● **TEXT BLOCK**
···

Peaceful.....I can't thank you enough for posting this tonight...I have been doing so so....the day started out great..got my hair done..cut the grass...all that busy stuff.... then the evening hit...it was beautiful outside...D16 was gone..s10 was sleeping on the couch...so I went out back and sat on the patio by myself....yep....the tears came....got my divore remedy book out and started to read, right after I prayed and begged God to take all this pain away....not very good at giving it to God...
then I just got on and saw your post....everything you write even though it's brief is my life...my H has been out for 5 months but i got the speech last June....says he's been feeling this way for years....well, there's another part of my story...I jsut found out in March that my H has an 8 year old son from an affair back then....my children and i are devastated....but i still love the jerk....I have been with him for 30 years....now h is with his "soulmate"....can't stop texting her to save his life but I put a stop to that the other day when he was in my house doing it...such disrespect....

···

● **STATED EXERCISE**
What lengths of time does the forum post give? Answer from the forum post alone.

● **ENTRIES PROVIDED**
···

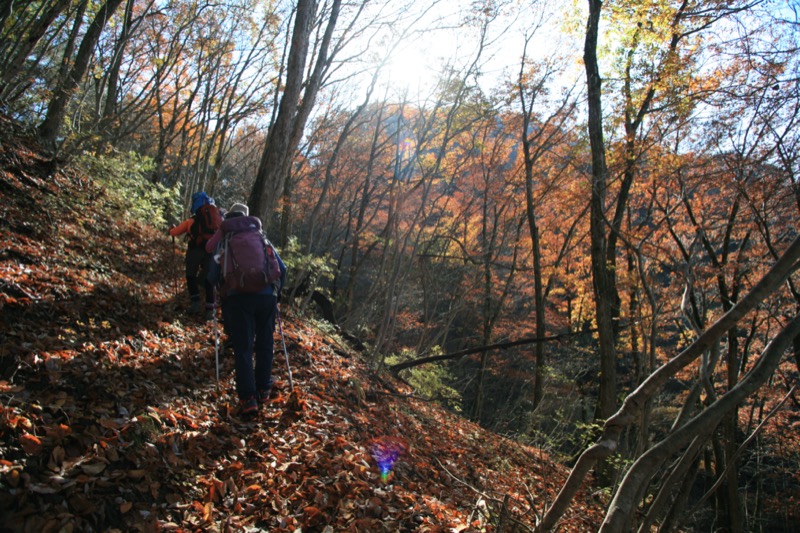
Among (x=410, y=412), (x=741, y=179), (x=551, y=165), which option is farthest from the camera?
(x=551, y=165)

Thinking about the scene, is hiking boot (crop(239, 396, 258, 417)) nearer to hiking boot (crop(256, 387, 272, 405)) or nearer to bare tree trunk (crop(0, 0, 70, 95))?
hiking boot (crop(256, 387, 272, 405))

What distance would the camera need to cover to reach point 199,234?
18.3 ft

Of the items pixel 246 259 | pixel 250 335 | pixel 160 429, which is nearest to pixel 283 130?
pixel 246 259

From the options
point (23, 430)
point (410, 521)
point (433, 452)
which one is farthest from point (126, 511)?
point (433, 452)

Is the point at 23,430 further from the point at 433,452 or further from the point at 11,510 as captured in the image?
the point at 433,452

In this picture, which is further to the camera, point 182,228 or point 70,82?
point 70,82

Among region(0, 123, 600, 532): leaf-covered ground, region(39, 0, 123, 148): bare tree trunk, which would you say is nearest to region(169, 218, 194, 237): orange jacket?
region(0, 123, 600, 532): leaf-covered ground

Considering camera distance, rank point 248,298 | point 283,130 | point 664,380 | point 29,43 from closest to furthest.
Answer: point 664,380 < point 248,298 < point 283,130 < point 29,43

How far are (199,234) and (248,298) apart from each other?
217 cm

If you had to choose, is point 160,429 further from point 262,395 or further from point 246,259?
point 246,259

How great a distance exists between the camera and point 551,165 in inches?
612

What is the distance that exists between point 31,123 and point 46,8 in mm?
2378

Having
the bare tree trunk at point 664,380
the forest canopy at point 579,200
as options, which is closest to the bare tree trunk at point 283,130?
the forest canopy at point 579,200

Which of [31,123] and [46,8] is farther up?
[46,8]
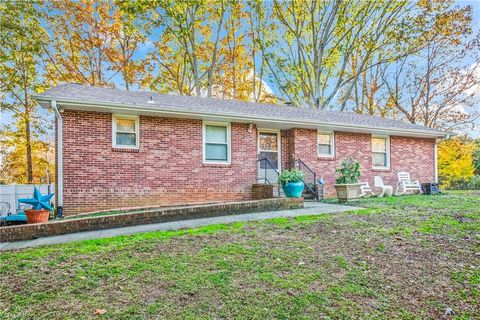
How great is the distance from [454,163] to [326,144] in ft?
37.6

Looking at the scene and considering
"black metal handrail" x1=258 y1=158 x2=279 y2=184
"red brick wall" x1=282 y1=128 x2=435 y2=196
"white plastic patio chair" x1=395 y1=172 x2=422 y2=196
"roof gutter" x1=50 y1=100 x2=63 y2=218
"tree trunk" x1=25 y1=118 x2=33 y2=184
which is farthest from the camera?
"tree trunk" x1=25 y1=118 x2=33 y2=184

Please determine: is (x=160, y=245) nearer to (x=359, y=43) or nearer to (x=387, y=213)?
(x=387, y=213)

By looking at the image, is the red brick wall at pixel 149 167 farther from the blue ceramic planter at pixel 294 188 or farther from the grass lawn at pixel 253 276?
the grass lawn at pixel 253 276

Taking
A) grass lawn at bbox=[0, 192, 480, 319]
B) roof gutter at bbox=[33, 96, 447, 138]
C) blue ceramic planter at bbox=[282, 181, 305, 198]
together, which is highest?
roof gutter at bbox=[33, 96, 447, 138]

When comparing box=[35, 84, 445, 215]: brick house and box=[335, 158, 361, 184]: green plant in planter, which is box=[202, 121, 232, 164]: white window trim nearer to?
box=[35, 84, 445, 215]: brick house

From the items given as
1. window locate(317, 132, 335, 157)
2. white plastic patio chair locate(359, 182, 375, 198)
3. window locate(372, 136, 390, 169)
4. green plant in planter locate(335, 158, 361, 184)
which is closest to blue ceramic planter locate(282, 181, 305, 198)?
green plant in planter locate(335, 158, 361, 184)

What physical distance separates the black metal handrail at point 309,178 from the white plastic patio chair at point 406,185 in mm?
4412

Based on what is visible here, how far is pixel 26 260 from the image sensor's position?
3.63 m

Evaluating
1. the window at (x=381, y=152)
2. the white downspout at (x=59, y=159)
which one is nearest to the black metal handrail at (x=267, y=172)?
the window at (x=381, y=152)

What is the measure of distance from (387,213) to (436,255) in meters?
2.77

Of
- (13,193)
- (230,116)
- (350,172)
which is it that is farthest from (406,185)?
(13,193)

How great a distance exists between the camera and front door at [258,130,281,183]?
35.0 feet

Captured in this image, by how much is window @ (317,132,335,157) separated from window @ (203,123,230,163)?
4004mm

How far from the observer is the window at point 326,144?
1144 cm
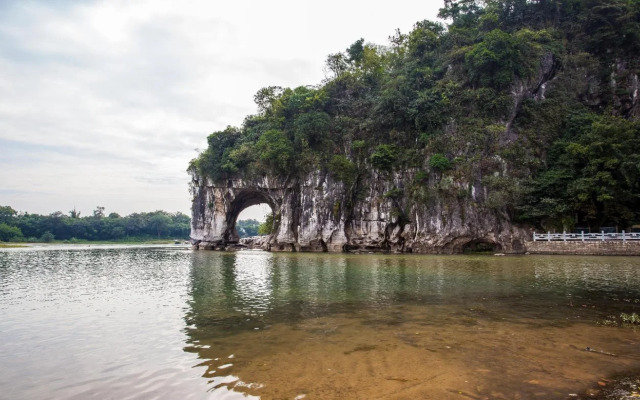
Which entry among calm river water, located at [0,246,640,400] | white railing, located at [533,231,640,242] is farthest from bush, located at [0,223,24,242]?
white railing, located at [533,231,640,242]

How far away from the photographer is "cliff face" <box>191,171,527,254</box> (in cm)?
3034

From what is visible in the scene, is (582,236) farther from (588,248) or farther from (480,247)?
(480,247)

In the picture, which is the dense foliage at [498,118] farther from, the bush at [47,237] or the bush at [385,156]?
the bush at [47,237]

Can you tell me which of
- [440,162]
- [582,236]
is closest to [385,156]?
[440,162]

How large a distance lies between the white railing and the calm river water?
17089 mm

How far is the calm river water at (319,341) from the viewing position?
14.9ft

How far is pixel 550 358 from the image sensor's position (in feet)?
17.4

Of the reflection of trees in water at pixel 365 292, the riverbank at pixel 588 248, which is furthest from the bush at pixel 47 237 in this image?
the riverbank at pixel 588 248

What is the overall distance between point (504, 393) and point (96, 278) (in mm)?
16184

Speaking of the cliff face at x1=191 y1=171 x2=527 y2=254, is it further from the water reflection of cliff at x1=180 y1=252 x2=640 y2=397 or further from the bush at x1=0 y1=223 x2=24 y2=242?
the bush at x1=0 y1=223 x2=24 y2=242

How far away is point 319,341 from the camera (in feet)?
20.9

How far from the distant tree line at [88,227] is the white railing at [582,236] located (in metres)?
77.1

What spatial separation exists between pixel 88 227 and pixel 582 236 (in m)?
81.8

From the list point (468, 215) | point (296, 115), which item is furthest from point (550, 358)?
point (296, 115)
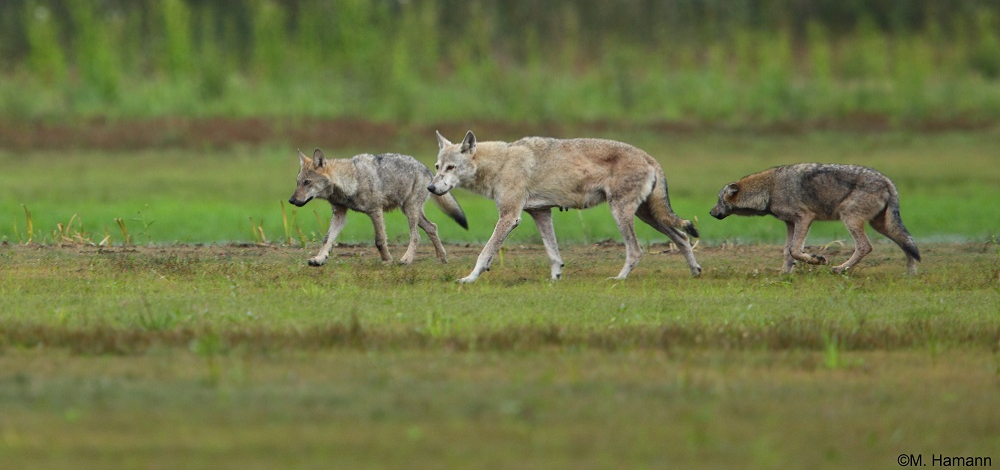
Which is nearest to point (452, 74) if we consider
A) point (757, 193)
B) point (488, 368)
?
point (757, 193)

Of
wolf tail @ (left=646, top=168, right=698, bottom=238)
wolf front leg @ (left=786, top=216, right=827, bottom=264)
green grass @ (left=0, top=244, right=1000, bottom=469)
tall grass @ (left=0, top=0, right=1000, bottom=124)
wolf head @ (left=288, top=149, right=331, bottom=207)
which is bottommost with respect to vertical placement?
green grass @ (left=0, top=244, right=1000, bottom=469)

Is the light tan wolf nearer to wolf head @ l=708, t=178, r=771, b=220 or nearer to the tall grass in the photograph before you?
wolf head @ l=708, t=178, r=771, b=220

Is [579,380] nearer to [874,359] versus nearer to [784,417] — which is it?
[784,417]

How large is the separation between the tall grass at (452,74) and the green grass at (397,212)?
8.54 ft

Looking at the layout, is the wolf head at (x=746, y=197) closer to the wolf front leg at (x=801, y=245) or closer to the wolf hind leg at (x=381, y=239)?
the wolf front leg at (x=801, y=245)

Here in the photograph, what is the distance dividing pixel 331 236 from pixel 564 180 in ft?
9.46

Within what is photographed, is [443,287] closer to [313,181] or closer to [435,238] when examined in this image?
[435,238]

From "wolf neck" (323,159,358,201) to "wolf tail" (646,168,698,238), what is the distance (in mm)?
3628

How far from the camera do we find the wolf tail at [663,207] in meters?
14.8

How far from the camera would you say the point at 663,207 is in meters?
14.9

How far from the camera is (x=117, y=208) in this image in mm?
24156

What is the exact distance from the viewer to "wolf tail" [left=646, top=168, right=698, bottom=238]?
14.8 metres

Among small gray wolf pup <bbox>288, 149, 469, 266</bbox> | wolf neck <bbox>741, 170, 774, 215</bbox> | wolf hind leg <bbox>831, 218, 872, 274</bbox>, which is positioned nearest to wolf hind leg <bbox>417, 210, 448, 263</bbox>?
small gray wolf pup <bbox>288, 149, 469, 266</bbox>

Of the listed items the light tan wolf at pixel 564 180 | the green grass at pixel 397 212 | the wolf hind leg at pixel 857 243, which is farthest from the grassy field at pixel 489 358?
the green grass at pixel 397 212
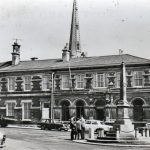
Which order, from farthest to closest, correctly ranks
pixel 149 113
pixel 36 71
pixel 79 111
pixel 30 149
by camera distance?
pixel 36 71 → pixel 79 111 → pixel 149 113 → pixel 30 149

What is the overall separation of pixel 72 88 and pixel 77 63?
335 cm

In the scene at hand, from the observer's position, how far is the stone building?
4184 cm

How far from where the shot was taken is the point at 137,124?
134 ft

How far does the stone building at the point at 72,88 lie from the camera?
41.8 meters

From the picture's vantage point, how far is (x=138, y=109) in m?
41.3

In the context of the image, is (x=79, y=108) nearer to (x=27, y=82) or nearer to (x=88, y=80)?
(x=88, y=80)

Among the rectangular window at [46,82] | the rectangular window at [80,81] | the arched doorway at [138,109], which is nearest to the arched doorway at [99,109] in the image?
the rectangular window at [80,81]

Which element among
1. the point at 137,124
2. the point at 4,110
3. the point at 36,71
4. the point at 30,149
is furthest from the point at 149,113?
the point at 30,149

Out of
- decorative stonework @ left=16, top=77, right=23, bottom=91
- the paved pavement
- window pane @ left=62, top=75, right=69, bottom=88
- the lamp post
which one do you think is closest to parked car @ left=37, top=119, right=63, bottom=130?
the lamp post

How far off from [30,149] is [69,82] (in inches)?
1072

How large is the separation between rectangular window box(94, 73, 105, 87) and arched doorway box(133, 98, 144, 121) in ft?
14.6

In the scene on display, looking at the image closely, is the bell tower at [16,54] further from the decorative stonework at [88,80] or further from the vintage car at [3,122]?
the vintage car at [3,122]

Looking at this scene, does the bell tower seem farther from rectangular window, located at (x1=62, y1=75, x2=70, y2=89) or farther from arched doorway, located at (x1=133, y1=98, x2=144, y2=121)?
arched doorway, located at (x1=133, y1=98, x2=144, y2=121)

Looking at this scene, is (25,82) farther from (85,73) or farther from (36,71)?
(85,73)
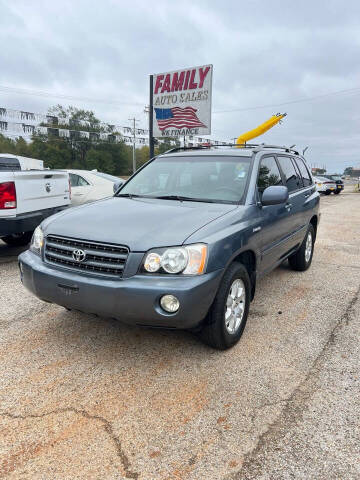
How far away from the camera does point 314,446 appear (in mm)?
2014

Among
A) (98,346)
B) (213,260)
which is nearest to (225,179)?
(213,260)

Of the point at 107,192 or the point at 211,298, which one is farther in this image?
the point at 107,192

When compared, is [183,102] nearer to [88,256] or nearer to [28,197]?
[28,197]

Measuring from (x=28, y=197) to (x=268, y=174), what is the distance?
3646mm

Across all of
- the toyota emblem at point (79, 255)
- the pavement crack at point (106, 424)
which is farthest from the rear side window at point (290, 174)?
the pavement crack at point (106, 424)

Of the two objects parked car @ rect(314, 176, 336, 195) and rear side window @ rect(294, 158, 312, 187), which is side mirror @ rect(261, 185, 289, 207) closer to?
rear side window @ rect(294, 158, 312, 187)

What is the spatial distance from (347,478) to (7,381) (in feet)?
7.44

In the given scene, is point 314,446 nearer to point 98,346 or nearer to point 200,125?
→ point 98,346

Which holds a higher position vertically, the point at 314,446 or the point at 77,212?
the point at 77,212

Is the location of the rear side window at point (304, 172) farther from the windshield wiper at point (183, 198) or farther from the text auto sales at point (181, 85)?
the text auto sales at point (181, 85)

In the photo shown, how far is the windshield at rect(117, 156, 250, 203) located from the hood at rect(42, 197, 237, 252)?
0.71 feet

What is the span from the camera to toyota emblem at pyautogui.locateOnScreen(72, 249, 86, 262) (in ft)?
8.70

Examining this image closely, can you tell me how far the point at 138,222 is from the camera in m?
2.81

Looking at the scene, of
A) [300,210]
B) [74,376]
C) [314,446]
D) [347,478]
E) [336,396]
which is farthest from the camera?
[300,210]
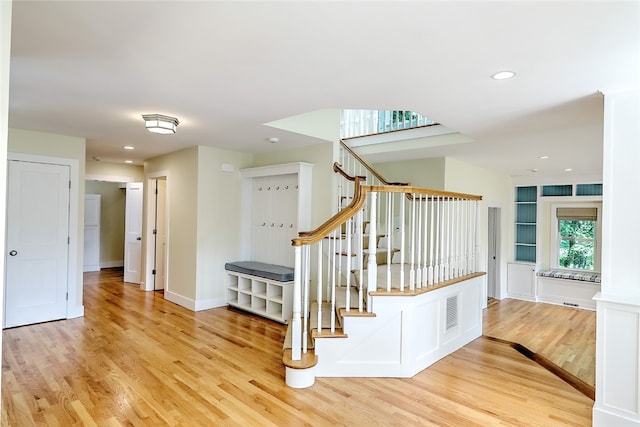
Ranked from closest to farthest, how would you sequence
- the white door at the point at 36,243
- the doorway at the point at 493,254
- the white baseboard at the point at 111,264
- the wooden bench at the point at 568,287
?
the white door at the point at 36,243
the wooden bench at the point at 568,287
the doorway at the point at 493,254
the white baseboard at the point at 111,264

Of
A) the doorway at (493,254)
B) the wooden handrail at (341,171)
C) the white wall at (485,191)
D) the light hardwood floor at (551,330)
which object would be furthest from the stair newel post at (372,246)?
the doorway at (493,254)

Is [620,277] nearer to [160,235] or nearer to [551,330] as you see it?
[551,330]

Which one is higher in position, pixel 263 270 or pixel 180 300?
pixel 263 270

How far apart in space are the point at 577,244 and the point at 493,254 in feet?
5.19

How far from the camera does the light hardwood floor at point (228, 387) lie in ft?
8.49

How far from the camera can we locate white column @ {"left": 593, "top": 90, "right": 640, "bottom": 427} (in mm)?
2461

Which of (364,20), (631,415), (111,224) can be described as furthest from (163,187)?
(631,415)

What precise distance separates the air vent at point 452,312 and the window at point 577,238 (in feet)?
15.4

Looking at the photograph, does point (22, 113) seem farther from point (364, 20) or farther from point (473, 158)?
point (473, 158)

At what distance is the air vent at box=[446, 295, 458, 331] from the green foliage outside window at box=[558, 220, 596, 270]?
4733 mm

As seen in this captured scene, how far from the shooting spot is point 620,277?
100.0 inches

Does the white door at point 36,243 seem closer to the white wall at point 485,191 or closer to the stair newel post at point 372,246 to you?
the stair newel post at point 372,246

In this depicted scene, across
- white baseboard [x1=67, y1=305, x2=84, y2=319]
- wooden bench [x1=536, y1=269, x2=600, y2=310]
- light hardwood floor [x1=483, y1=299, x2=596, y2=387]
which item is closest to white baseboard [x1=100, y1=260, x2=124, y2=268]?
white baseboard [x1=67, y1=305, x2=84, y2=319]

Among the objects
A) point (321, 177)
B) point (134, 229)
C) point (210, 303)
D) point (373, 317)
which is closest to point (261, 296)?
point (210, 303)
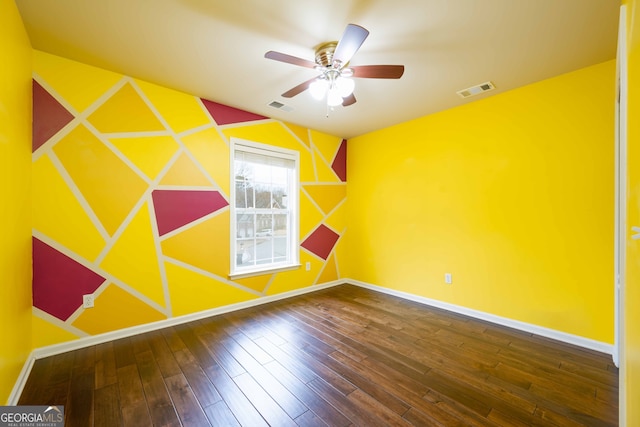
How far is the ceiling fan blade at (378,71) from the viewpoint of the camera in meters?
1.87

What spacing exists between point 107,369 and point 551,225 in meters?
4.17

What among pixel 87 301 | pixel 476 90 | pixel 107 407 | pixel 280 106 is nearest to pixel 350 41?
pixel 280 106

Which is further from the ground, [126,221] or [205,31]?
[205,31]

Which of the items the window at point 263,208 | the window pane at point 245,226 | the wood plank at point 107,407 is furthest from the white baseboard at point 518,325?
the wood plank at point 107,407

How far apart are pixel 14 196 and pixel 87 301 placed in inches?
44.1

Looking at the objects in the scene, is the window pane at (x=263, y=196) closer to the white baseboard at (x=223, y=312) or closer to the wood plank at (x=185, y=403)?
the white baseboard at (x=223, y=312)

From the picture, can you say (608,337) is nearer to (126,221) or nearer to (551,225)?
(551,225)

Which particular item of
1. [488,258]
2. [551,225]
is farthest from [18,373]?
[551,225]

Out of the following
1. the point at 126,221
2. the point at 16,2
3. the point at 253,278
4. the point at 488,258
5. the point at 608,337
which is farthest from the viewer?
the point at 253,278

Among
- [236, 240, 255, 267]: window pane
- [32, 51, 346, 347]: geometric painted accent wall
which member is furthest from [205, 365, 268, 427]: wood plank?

···

● **RESULT FOR THIS EXERCISE**
- 5 months (how long her H has been out)
- for years (how long he says he has been feeling this way)
- 30 years (how long she has been with him)